Rebirth özel sayısı yayınladığından beri, yani bir yılı aşkın süredir Watchmen’in DC evrenindeki olayını merak içinde beklemekteydik. Son yazmanlardaysa Geoff Johns’un o özel sayıdan sonra yazacağı ilk çizgi romanın bu olayı aydınlatacağını ve isminin de “Doomsday Clock” olacağını öğrenmiştik. Şimdiyse SDCC’dan önemli bazı detayları sizlere aktarıyoruz, Geoff Johns’un ağzından…
“Dürüst olacağım, Doomsday Clock büyük bir meydan okuma olacak, ilk kez yazdığım karakterlerden dolayı.”
“Eğer dışarda bir yerlerde zamanı radikal bir şekilde karıştırabilecek birisi varsa, bu Dr. Manhattan’dı.”
Konferansın bu kısmında Dan Didio ilk sayının ilk panelini gösteriyor ve panelde “Son yakın” yazıyor.
Ardından başka bir panel gösteriyorlar, panelde sarışın bir kadın var. Bu konu hakkında da Geoff Johns “Bu da ilk sayıdan başka bir panel, yeni bir kadın karakterimiz var. Ve hapsedilmiş” diyor. Ardından başka bir panel gösteriliyor hapishanenin dış görünüşü ve hapishanenin etrafını çevreleyen ağlar yırtılmış. Johns “Belki de hapiste değildir” diyor. Ardından da kapıları açık bir arabalı bir panel var.
“Doomsday Clock bizim için riskli bir hikaye. 12 sayı uzunluğunda olacak (Watchmen gibi) ve DC’nin şu anki evreninden bir yıl sonrasında geçecek.

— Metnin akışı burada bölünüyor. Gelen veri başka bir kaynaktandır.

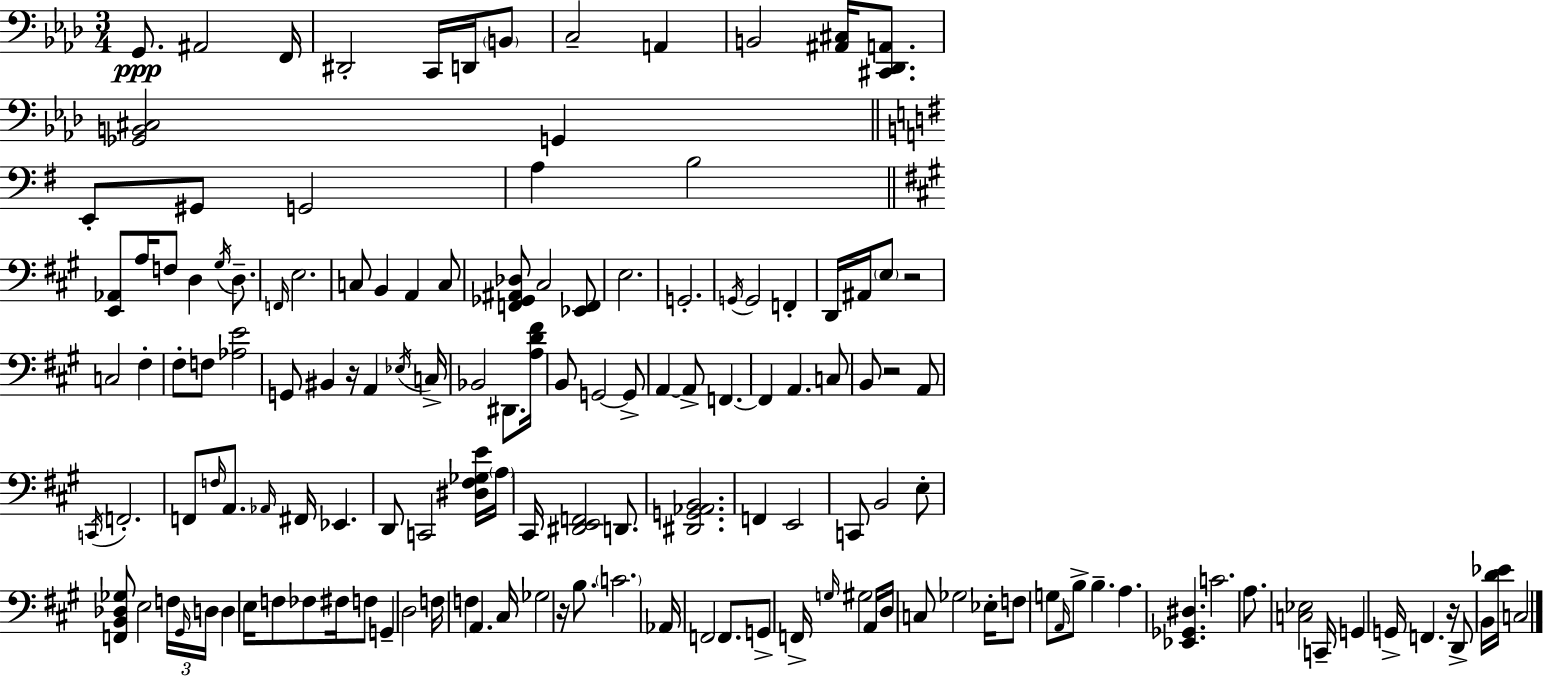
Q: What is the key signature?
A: F minor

Son sayı çıktığında da DC evreni bu olayları yakalamış olacak ve o olayların etkisi evrende hissedilecek. Ayrıca Dark Night: Metal, Doomsday Clock’un öncesinde geçecek.”
Başka bir panelde (yukarıda resmi var) birinin kafatası filmini görüyoruz. “Birisi hasta” diyor Johns. Ve başka bir panelde Metropolis manzarasıyla beraber Daily Planet binası. Dan Didio, Johns’a Superman’in hikayenin ayrılmaz bütünü olup olmadığını soruyor. Cevapsa net… “Hikaye onun ta kendisi.”
Başka bir panelde Dr. Manhattan’ın alnını görüyoruz.
Ardından da Justice League’i. Panelin üstünde “Watchmen’i kim izliyor?” yazıyor.
Gelelim çok önemli bir noktaya. Johns, Watchmen’e dokunulmaması gerektiğini düşünenler için de birkaç kelime sarf etti. Yani böyle bir soruyu şöyle cevaplıyor. “Ben bu hikayeye inanıyorum, anlatabileceğimiz en harika hikayeyi anlatacağız.” Sanki biraz kaçamak bir cevap olmuş?
Panel biterken de Johns küçük bir mesaj vermiş. “Bir dünyadaki en zeki kişiyle başka bir dünyadakinin konuşmasını görmeye bayılıyorum. DC dünyasının en zekisi Lex Luthor. Ve tüm söyleyeceğim şey bu.” Oranın en zeki insanı kim, Ozymandias mı? Bilmiyoruz. Fakat öğreneceğimiz aşikar.
Johns bayağı bir bilgi vermiş, güzel bilgiler aldık. Daha önce Doomsday Clock’u anlamanız için başka bir yan dergi okumanız gerekmiyor demişti. Hikayenin normal evrenin bir yıl sonrasında geçmesi de bunu kanıtlar nitelikte. Ayrıca Action Comics #1000’de hemen hemen aynı tarihlerde çıkacak, belli bir bağlantısı olur diye düşünülüyor fakat belki de tamamen Superman külliyatıyla alakalı olur dergi, bilemeyiz. O konu da şu an bir şey söylemek bir hayli zor.
Umarız büyük oynarken böylesini zor bir yükün altından kalkmayı becerebilmiştir Johns. Rebirth’e başarılı bir giriş yaptığı genel olarak hakim bir düşünce, umarız aynı şekilde bitirebilmeyi başarır.